= Lewis Goldsmith =

Anglo-French publicist (died 1846)

Lewis Goldsmith (c. 1763 - 6 January 1846) was an Anglo-French publicist.

==Allied with Napoleon==
In 1801, Goldsmith published The Crimes of Cabinets, or a Review of the Plans and Aggressions for Annihilating the Liberties of France and the Dismemberment of her Territories, an attack on the military policy of Pitt. Soon afterward, in 1802, he moved from London to Paris. There Talleyrand introduced him to Napoleon. With Napoleon's assistance, Goldsmith established the Argus, a biweekly publication in English reviewing English affairs from a French point of view.

In 1803, according to Goldsmith's own account, he was entrusted with a mission to obtain from the Comte de Provence, the head of the French royal family and subsequent King Louis XVIII, a renunciation of his claim to the throne of France in return for the throne of Poland.

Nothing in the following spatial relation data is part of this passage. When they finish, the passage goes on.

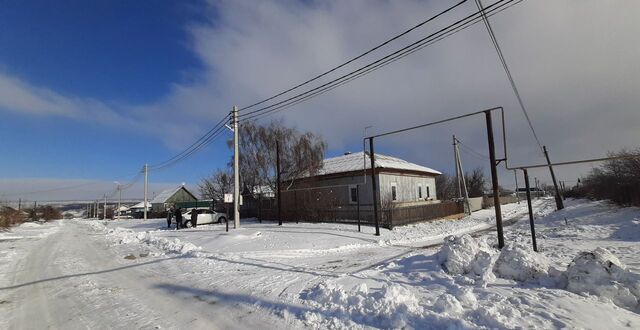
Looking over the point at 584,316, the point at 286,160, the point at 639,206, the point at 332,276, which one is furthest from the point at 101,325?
the point at 639,206

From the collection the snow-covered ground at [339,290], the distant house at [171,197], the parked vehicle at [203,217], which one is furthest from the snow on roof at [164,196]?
the snow-covered ground at [339,290]

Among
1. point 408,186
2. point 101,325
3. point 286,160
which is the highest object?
point 286,160

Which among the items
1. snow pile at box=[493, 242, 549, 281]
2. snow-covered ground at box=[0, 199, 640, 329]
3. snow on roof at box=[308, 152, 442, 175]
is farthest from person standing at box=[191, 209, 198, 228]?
snow pile at box=[493, 242, 549, 281]

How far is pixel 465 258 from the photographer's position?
859 centimetres

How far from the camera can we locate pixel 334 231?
64.7 feet

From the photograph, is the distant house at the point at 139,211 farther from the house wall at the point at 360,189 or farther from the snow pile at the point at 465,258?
the snow pile at the point at 465,258

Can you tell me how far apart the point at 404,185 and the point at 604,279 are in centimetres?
2656

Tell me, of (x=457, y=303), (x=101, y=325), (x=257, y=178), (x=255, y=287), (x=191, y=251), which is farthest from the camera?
(x=257, y=178)

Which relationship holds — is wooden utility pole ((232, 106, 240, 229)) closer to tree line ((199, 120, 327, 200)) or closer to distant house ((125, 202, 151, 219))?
tree line ((199, 120, 327, 200))

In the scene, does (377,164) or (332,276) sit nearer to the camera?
(332,276)

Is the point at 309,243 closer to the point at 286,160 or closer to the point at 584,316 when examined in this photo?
the point at 584,316

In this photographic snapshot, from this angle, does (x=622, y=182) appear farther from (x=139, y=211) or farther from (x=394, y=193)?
(x=139, y=211)

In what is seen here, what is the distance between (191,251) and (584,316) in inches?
514

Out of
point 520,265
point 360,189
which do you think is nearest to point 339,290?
point 520,265
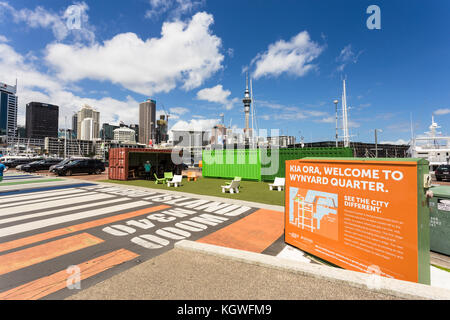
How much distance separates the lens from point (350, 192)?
4141 mm

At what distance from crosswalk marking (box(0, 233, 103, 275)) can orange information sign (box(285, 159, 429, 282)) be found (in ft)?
18.0

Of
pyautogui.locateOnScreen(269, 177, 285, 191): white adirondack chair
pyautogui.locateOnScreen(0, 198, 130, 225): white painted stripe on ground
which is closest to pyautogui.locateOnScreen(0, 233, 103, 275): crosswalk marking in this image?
pyautogui.locateOnScreen(0, 198, 130, 225): white painted stripe on ground

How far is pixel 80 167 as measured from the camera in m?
23.5

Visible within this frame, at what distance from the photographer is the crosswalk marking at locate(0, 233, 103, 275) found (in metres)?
4.25

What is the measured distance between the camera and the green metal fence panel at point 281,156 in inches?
650

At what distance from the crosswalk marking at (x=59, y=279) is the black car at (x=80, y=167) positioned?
22920 mm

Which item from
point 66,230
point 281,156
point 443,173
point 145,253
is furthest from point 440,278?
point 443,173

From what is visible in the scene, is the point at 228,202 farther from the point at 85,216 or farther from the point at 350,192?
the point at 350,192

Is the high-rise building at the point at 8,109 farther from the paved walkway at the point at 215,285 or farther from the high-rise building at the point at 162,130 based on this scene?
the paved walkway at the point at 215,285

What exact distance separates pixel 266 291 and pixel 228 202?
6.98 metres

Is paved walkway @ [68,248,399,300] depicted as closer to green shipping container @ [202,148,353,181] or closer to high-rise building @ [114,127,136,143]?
green shipping container @ [202,148,353,181]

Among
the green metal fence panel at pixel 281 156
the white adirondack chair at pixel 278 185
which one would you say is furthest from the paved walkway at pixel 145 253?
the green metal fence panel at pixel 281 156
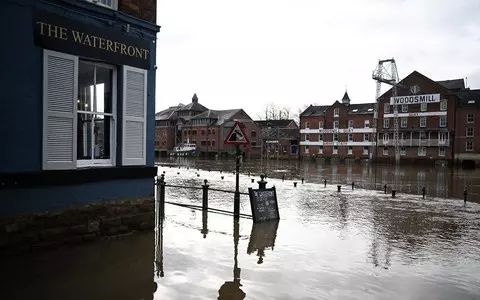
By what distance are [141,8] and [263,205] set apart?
6.06m

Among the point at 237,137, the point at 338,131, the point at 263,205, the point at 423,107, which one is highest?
the point at 423,107

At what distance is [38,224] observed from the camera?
6.71 meters

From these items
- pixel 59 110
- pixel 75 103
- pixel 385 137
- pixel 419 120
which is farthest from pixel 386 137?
pixel 59 110

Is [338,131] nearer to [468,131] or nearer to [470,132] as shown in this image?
[468,131]

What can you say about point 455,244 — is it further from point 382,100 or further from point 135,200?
point 382,100

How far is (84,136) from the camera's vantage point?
7914 mm

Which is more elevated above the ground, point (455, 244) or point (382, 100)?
point (382, 100)

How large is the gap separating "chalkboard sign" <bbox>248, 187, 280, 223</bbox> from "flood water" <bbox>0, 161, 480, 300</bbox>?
0.41 metres

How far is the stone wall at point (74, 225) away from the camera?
6398 mm

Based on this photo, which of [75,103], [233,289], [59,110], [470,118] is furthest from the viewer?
[470,118]

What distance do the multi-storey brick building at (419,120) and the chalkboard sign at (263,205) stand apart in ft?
190

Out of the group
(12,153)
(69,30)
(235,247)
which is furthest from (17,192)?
(235,247)

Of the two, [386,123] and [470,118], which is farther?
[386,123]

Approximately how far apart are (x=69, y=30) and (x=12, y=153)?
8.06ft
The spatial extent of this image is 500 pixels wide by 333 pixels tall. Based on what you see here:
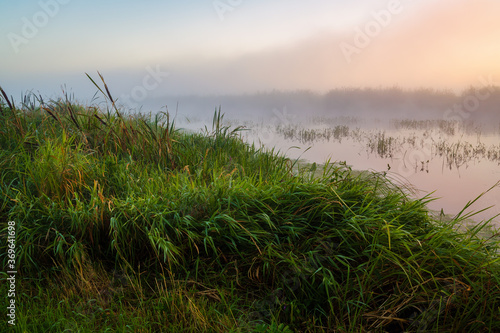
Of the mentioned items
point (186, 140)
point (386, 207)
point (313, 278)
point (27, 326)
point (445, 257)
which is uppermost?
point (186, 140)

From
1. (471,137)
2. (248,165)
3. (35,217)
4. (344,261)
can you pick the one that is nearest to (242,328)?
(344,261)

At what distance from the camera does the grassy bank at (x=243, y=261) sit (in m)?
2.49

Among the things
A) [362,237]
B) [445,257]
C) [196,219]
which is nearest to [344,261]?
[362,237]

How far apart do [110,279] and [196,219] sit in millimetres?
768

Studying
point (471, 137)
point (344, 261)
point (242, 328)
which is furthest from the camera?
point (471, 137)

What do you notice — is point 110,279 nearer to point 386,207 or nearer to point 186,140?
point 386,207

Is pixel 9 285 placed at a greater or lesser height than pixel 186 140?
lesser

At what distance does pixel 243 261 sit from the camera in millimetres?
2930

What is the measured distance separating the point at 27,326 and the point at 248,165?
10.1ft

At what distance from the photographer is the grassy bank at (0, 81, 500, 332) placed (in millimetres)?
2494

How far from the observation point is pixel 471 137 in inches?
334

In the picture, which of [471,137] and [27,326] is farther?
[471,137]

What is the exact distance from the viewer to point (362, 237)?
114 inches

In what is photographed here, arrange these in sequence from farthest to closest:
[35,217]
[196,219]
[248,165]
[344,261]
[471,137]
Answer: [471,137], [248,165], [35,217], [196,219], [344,261]
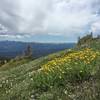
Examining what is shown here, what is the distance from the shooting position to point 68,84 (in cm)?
1348

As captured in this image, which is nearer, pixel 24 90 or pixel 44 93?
pixel 44 93

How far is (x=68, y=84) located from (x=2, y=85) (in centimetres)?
573

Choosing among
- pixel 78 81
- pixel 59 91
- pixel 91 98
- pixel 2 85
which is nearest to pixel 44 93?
pixel 59 91

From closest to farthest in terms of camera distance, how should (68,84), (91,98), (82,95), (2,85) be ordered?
1. (91,98)
2. (82,95)
3. (68,84)
4. (2,85)

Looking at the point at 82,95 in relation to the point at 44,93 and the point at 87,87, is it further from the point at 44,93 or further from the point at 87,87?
the point at 44,93

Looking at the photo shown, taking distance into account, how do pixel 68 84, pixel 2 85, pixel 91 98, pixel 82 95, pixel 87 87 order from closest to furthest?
pixel 91 98 < pixel 82 95 < pixel 87 87 < pixel 68 84 < pixel 2 85

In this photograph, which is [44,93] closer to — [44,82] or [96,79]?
[44,82]

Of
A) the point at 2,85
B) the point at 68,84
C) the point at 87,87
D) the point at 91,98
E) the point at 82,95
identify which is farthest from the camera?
the point at 2,85

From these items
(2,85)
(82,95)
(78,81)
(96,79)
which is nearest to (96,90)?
(82,95)

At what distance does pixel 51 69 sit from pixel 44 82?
88 cm

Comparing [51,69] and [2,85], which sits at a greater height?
[51,69]

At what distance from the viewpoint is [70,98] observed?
38.9 feet

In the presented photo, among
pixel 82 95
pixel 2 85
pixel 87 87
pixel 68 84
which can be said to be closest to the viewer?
pixel 82 95

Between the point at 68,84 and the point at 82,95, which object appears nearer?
the point at 82,95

The offer was declined. Goldsmith says he then received instructions to kidnap Louis, or to kill him if he resisted. Instead, Goldsmith revealed the plot. Until 1807, however, when his Republican sympathies began to wane, Goldsmith continued to undertake secret service missions on behalf of Napoleon.

Goldsmith's hand has been seen in the Revolutionary Plutarch of 1804–05, an émigré work edited in London, and with a title harking back to the British Plutarch of Thomas Mortimer. That would imply that Goldsmith was by then already playing a double game.

==Anti-Napoleon==
Goldsmith returned to England in 1809. At first he was arrested and imprisoned, but soon was released and established himself as a notary in London. By 1811 he had become strongly anti-republican, founding the Anti-Gallican Monitor and Anti-Corsican Chronicle (subsequently known as the British Monitor) through which he now denounced the French Revolution. He proposed that a price be put on Napoleon's head by public subscription, but found himself condemned by the British government. In 1810 he published Secret History of the Cabinet of Bonaparte and Recueil des manifestes, proclamations, discours, etc. de Napoleon Buonaparte (Collection of the Decrees of Napoleon Bonaparte); and in 1812 he published a Secret History of Bonaparte's Diplomacy. He claimed Napoleon then offered him 200,000 [francs?] to discontinue his attacks. In 1815, he published An Appeal to the Governments of Europe on the Necessity of Bringing Napoleon Bonaparte to a Public Trial.

==Later life==
In 1825, he moved back to Paris, publishing his Statistics of France a few years later. His only child, Georgiana, become the second wife of John Copley, 1st Baron Lyndhurst in 1837. He died "of paralysis" after an illness lasting several months, in his home on the Rue de la Paix, Paris, on 6 January 1846.